In Italia gli errori più frequenti che si verificano in ambiente ospedaliero, vengono segnalati in ambito chirurgico e raggiungono il 38,4 per cento, causati da imperizia operatoria. Altrettanto importanti sono gli errori diagnostici che toccano la cifra del 20,7 per cento dei casi, quelli terapeutici (10,8) e le infezioni in ospedale o al pronto soccorso (6,7)
Questi dati forniti dallo “Sportello Legale Sanità”, di Roma, Milano e Bologna, hanno un valore solo indicativo. Non abbiamo, fino ad oggi, dati certi sugli errori del medico, tanto meno nella sua attività di libero professionista. Negli Stati Uniti, dove le compagnie assicuratrici contribuiscono ad individuare gli errori diagnostici a scopo di risarcimento, i casi di decesso da “Malasanità”, sono compresi tra i 40.000 e gli 80.000 all’anno.
I dati statistici, indispensabili ai fini della ricerca, sono sempre eloquenti per una percezione immediata del problema. Ma al di là del linguaggio dei numeri e delle percentuali sulla organizzazione sanitaria, pubblica o privata, numero di posti letto, di personale sanitario e di attrezzature tecnologiche disponibili, è sempre il medico la figura professionale centrale su cui grava il compito della sintesi diagnostica e di ogni decisione terapeutica, quindi la responsabilità dell’errore.

Le statistiche ci dicono che l’errore medico è frequente, tanto che si parla di malattie “iatrogene”, causate dall’imperizia del medico nel somministrare farmaci o nelle procedure chirurgiche. Ma è difficile avere dati precisi (foto di Gerd Altmann)

Quali sono le cause più importanti dell’errore attribuibile al medico, o meglio gli elementi che riducono al minimo il rischio di sbagliare? Una preparazione universitaria adeguata al primo posto, che permetta al medico di riconoscere nel paziente segni e sintomi caratteristici della malattia che ha imparato a conoscere dai testi e poi, durante il tirocinio, al letto del malato. Elemento fondamentale e premessa indispensabile per ridurre gli errori è seguire correttamente le varie tappe di indagine, sui disturbi presenti e remoti che potrebbero avere rapporto con lo stato attuale. Ascoltare e osservare valorizzando sia gli aspetti soggettivi (quello che il paziente ci riferisce) sia il rilievo oggettivo di eventuali segni quali valori pressori elevati, pallore, fegato aumentato di volume alla palpazione e così via.
L’errore in medicina è tanto più frequente quanto meno venga rispettato un corretto modo di procedere nella nostra indagine al letto del malato, per cui potremmo affermare che l’errore stesso, all’origine, è sempre un errore metodologico.

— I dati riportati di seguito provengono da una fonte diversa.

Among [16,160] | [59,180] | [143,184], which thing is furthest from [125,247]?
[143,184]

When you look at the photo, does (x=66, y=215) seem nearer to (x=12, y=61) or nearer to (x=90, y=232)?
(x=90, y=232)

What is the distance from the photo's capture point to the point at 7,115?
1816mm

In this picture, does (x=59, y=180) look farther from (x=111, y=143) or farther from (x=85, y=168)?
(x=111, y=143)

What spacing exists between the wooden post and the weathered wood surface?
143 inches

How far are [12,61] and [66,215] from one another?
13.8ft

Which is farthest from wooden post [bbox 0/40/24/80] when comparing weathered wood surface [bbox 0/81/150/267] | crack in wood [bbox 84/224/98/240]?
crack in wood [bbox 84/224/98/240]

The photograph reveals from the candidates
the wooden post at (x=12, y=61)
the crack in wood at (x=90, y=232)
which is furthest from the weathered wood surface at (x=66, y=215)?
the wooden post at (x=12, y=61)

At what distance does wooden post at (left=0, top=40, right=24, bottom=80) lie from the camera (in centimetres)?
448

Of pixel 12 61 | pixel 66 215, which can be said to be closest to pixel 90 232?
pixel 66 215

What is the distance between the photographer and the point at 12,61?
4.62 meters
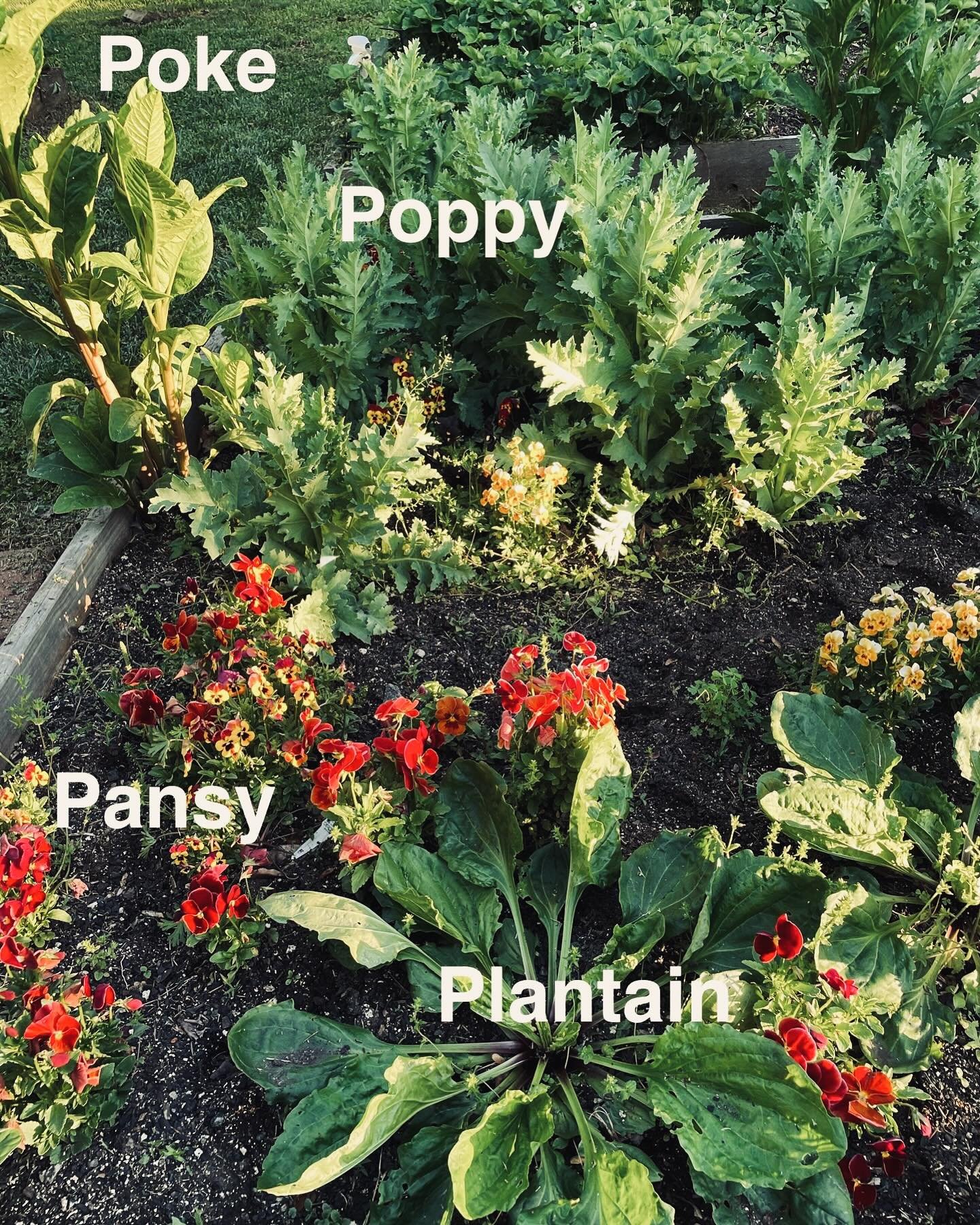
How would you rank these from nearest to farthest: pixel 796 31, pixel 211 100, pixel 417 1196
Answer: pixel 417 1196, pixel 796 31, pixel 211 100

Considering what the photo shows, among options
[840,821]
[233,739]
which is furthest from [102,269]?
[840,821]

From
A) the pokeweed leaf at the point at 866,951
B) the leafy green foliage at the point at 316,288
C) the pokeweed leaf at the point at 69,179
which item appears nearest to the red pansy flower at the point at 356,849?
the pokeweed leaf at the point at 866,951

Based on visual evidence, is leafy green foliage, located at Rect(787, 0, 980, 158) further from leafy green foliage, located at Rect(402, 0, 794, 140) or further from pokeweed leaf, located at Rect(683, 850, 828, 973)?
pokeweed leaf, located at Rect(683, 850, 828, 973)

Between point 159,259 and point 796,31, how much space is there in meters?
4.42

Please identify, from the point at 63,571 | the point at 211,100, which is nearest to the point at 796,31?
the point at 211,100

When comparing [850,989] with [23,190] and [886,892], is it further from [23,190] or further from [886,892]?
[23,190]

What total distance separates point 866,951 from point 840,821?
1.03ft

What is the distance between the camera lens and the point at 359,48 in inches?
278

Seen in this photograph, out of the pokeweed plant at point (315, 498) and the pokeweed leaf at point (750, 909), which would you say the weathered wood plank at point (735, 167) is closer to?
the pokeweed plant at point (315, 498)

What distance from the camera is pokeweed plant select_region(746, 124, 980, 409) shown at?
12.2 feet

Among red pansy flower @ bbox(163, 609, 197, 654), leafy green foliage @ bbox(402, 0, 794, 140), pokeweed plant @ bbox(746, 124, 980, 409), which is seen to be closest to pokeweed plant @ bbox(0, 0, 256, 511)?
red pansy flower @ bbox(163, 609, 197, 654)

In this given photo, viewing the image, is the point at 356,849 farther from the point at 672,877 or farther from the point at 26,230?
the point at 26,230

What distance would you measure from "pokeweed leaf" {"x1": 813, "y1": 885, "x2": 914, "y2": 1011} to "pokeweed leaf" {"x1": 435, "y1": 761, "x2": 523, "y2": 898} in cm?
80

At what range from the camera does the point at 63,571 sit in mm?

La copertina di una delle riviste medico-scientifiche più famose, fondata nel 1823: l’inglese “The Lancet”, punto di riferimento per la comunità scientifica internazionale

La formazione del medico, iniziata nelle aule universitarie deve proseguire lungo tutto il percorso professionale, nelle corsie ospedaliere o negli studi privati, dove l’apprendimento è anche continuo aggiornamento su riviste mediche di prestigio (per esempio, l’inglese The Lancet, o l’americana New England Journal of Medicine) in realtà poco frequentate dai nostri camici bianchi, perfino da quelli universitari. Una regola non detta, per ridurre il rischio dell’errore diagnostico, e quella del dubbio metodico, di memoria cartesiana: se questa è la diagnosi più probabile, quale l’alternativa diagnostica più vicina?
È sempre necessario mantenere agilità mentale che permetta la medico di seguire la malattia, realtà spesso in continuo cambiamento. La fretta verso la diagnosi può soddisfare il medico sottraendolo all’angoscia dell’incertezza, ma può favorire l’errore.
Ascoltare il paziente è il momento fondamentale che ci permette di raccogliere ogni piccolo dettaglio spesso indispensabile ad una diagnosi corretta. Oggi le persone trascorrono molto tempo su Internet e talvolta pensano di saperne più del medico ponendosi con lui in un rapporto dialettico, nella convinzione o, talvolta, con la pretesa di suggerire la diagnosi. In realtà, il paziente “erudito”, più che un intralcio, può rappresentare una condizione favorevole alla comunicazione, comunque utile al percorso diagnostico. Gli atteggiamenti dogmatici del medico che si sente spodestato del proprio ruolo, comportano il rischio di una contrapposizione col malato che favorisce l’errore.
La medicina, pur avendo una solida base scientifica viene definita anche un’arte soprattutto negli aspetti relazionali tra medico e paziente che comportano fattori quali empatia e capacità di ascolto, dove il linguaggio non verbale del medico comunica più efficacemente disponibilità, protezione, vicinanza. Tenendo presente tali condizioni, l’errore del medico, favorito dalla fretta e  dalla lontananza emotiva è meno probabile.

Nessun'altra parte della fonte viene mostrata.